English edit

Etymology edit

anti- +‎ semantic

Adjective edit

antisemantic (not comparable)

  1. Based on form or structure rather than meaning.
    • 1957, Reuel Denney, The Astonished Muse, page 181:
      As Albert says to Pogo during the poetry contest: "I made it up. I made it rhyme. Now I gotta make it mean something?" While Albert is almost self-consciously taking a Dadaist artistic position during this interchange, it is also true that his antisemantic tendencies are constantly with him.
    • 1971, Ferenc Kovacs, Linguistic Structures and Linguistic Laws, page 55:
      To point up Antal's anti-meaning attitude I could still continue recalling quotations: a single one must yet be added here, and this from his work where he tried to outline the distinction between word-declension and word-formation, describing the Hungarian case-system in a strictly antisemantic manner.
    • 1995, Randy Allen Harris, The Linguistics Wars:
      But meaning was definitely out of the main purview of linguistics in that period, following Bloomfield's warning that it has the potential to lead to chaos.
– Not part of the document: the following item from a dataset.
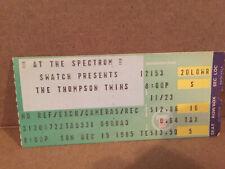 The Thompson Twins Concert Ticket Stub 12-15-1985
So, for instance, Hill uses and obscure paper by Joos ("Towards a First Theorem in Semantics") to serve "as one refutation (among many) to the oft-repeated but erroneous charge that American linguistics of the 1940's and 1950's was anti-semantic and materialist, characteristics which it supposedly owed to Leonard Bloomfield,” but interpolated into Hill's paper is a lamentation by Joos that the audience “reacted almost entirely negatively” (Hill, 1991:30).
    • 2014, Josef Vachek, Selected Writings in English and General Linguistics, page 69:
      The most striking feature of the distributionalist approach to language is, however, its antisemantic bias, typical especially of Harris but going back to scholars like B. Bloch, G. L. Trager, and ultimately L. Bloomfield.
  2. Devoid of meaning.
    • 2012, B.M. Taylor, Michael Dummett: Contributions to Philosophy, page 96:
      Clearly, if the conjunction of realism and antisemantic-realism had the consequence that truth is an accident, that would be a serious problem.
    • 2014, Eric Dietrich, Thinking Computers and Virtual Persons, page xi:
      The antisemantic arguments tap into deeply held intuitions that computers are just not the sorts of things one can correctly view as cognitive agents, as persons.
    • 2023, Peter Turchi, (Don't) Stop Me if You've Heard This Before, page 107:
      Later, when William suggests that “the desire for children is hardwired,” Otto goes off on another antisemantic rant: “Hardwired.” You know, that's a term I've really come to loathe! It explains nothing, it justifies anything; you might as well say, "Humans have children because the Great Moth in the Sky wants them to." Or "Humans have children because humans have children." Hardwired," please! It's lazy, it's specious, it's perfunctory, and it's utterly without depth.
  3. Hostile to meaning and clear communication; tending to conceal or undermine sense.
    • 2005, Peter Nicholls, “The poetics of opacity: readability and literary form”, in Janet Harbord, Jan Campbell, editors, Psycho-Politics And Cultural Desires, page 151:
      The event is repressed at the level of direct expression and can only make itself felt again in what Abraham and Torok call the “antisemantic” features of language.
    • 2022, Stephen Clingman, “Trump the Antisemantic, and the Boundaries of Populism”, in Merle A. Williams, editor, Cultures of Populism: Institutions, Practices and Resistance:
      In this chapter, I consider Donald Trump as an 'antisemantic' president and link antisemanticism to broader forms of populism.
    • 2022, Xun Lin, Dead Writers Club, The Monopoly On Violence:
      Hitler always used the term "Socialist" to describe himself and his dogma, and he did not refer to hemself as a "Nazi," nor as a "Fascist," nor did he use the term "Third Reich." Those latter terms are used today by antisemantic socialists to shroud what Hitler and his admirers called themselves: SOCIALISTS.
  4. Misconstruction of antisemitic
    • 1953, Philadelphia (Pa.). Commission on Human Relations, Report - Volumes 2-7, page 37:
      After the pastor's death, however, the complainant reported that antisemantic publications were again being sold.
    • 2010, Mary Christina Love, Walking the Plank: To a Dhimmi Nation:
      In 2006, the Department of Homeland Security gaveout small amounts of grant money to synagogues and Jewish schools after they received threats from Muslims. A number of mosques, whose anti-semantic and anti-capitalist agenda generates fearful and defensive reactions, then began to help themselves to some of the available grant money.
    • 2014, Francis Chishala ·, A Robust Think Tank for Africa:
      Adolf Hilter had great persuasive power that he managed to convince his listeners with anti-semantic views and the rest is history.
    • 2015, John Addicks, Revelation: A Book Of Symbols Made Easy:
      Satan is Antichrist and anti-semantic. Satan hates Jesus, and he hates the Jews!